▶ **WORK REQUIRED**: Reproduce every one of the records below word for word, but leave the pictures out of your answer.

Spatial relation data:
--*--

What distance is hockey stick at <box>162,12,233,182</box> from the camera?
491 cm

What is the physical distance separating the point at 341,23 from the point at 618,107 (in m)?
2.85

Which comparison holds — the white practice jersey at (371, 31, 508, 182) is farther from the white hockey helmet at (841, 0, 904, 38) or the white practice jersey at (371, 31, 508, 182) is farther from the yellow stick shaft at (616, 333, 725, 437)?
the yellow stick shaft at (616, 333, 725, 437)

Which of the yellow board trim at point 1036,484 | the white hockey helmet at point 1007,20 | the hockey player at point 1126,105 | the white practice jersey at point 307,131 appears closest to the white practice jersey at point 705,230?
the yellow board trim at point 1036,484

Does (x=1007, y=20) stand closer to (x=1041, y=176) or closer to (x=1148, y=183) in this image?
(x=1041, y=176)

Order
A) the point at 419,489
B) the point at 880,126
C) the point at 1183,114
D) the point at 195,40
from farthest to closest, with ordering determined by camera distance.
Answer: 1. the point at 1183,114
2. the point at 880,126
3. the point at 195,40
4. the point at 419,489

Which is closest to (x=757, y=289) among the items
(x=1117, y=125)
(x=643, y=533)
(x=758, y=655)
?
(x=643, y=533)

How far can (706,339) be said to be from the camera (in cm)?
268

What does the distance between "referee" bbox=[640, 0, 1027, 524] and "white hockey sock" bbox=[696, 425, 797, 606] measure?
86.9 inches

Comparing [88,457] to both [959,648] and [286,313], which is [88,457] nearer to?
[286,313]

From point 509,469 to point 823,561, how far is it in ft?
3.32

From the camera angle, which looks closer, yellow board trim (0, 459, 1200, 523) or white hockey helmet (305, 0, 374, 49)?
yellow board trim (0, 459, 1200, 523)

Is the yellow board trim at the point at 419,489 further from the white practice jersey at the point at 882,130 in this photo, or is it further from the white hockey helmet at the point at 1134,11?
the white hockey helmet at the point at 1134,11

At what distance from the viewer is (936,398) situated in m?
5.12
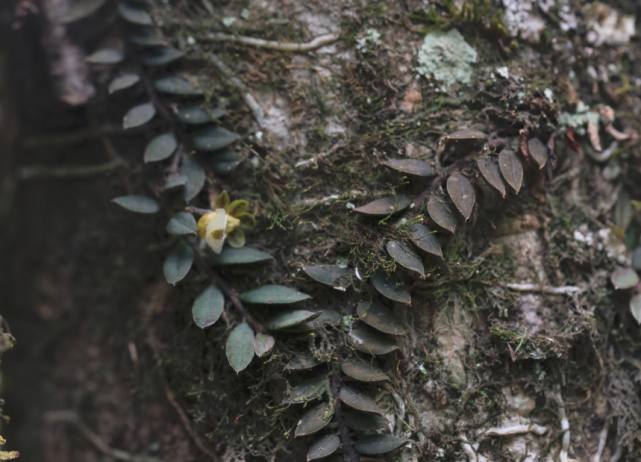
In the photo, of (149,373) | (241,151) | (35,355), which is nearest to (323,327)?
(241,151)

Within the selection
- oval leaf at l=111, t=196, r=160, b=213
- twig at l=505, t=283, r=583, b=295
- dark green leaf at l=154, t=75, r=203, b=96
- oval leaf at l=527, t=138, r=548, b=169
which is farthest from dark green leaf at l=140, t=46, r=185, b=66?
twig at l=505, t=283, r=583, b=295

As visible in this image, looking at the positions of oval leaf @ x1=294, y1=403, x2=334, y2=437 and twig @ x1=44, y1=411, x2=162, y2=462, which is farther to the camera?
twig @ x1=44, y1=411, x2=162, y2=462

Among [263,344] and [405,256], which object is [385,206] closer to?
[405,256]

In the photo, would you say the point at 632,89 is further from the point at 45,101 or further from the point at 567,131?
the point at 45,101

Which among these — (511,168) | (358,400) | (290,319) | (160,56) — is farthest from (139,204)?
(511,168)

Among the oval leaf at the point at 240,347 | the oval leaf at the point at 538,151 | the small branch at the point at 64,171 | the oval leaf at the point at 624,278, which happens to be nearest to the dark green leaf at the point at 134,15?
the small branch at the point at 64,171

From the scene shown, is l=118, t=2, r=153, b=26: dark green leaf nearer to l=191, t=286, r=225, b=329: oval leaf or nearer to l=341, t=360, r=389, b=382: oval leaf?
l=191, t=286, r=225, b=329: oval leaf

--*--

▶ **RESPONSE TO THE TASK**:
What distance is hockey stick at <box>162,12,233,182</box> from the camera?
491 cm

What is the physical distance separating the point at 341,23 from the point at 618,107 (in m)?
2.85

Which comparison holds — the white practice jersey at (371, 31, 508, 182) is farther from the white hockey helmet at (841, 0, 904, 38) or the white practice jersey at (371, 31, 508, 182) is farther from the yellow stick shaft at (616, 333, 725, 437)?
the yellow stick shaft at (616, 333, 725, 437)

Which of the yellow board trim at point 1036,484 | the white hockey helmet at point 1007,20 | the hockey player at point 1126,105 | the white practice jersey at point 307,131 appears closest to the white practice jersey at point 705,230?
the yellow board trim at point 1036,484

Does (x=1007, y=20) stand closer to (x=1041, y=176) or closer to (x=1148, y=183) in this image?
(x=1041, y=176)

Order
A) the point at 419,489
B) the point at 880,126
C) the point at 1183,114
D) the point at 195,40
from farthest to closest, with ordering determined by camera distance.
Answer: 1. the point at 1183,114
2. the point at 880,126
3. the point at 195,40
4. the point at 419,489

Which is closest to (x=757, y=289) among the items
(x=1117, y=125)
(x=643, y=533)
(x=758, y=655)
?
(x=643, y=533)

How far can (706,339) be said to be from the camera (in cm)?
268

What does the distance between "referee" bbox=[640, 0, 1027, 524] and "white hockey sock" bbox=[696, 425, 797, 606] measure?
86.9 inches

Comparing [88,457] to both [959,648] and [286,313], which is [88,457] nearer to?
[286,313]

From point 509,469 to point 823,561, how far is it in ft?
3.32

From the camera angle, which looks closer, yellow board trim (0, 459, 1200, 523) or white hockey helmet (305, 0, 374, 49)?
yellow board trim (0, 459, 1200, 523)

Is the yellow board trim at the point at 419,489 further from the white practice jersey at the point at 882,130 in this photo, or is it further from the white hockey helmet at the point at 1134,11?
the white hockey helmet at the point at 1134,11

At what distance from the viewer is (936,398) situated in m?
5.12
In the photo, of (149,373) | (241,151) | (35,355), which is nearest to (323,327)?
(241,151)

Within the selection
- oval leaf at l=111, t=196, r=160, b=213
- twig at l=505, t=283, r=583, b=295
- dark green leaf at l=154, t=75, r=203, b=96
- oval leaf at l=527, t=138, r=548, b=169
which is farthest from dark green leaf at l=140, t=46, r=185, b=66?
twig at l=505, t=283, r=583, b=295

As visible in this image, looking at the positions of oval leaf @ x1=294, y1=403, x2=334, y2=437 and twig @ x1=44, y1=411, x2=162, y2=462, which is farther to the camera?
twig @ x1=44, y1=411, x2=162, y2=462

Among [263,344] and [405,256], which object is [385,206] closer to?
[405,256]

In the photo, would you say the point at 632,89 is further from the point at 45,101 or further from the point at 567,131?
the point at 45,101

Which among these — (511,168) | (358,400) | (290,319) | (160,56) — is farthest from (139,204)?
(511,168)

Among the oval leaf at the point at 240,347 | the oval leaf at the point at 538,151 | the small branch at the point at 64,171 | the oval leaf at the point at 624,278, which happens to be nearest to the dark green leaf at the point at 134,15?
the small branch at the point at 64,171

From the scene shown, is l=118, t=2, r=153, b=26: dark green leaf nearer to l=191, t=286, r=225, b=329: oval leaf or nearer to l=341, t=360, r=389, b=382: oval leaf?
l=191, t=286, r=225, b=329: oval leaf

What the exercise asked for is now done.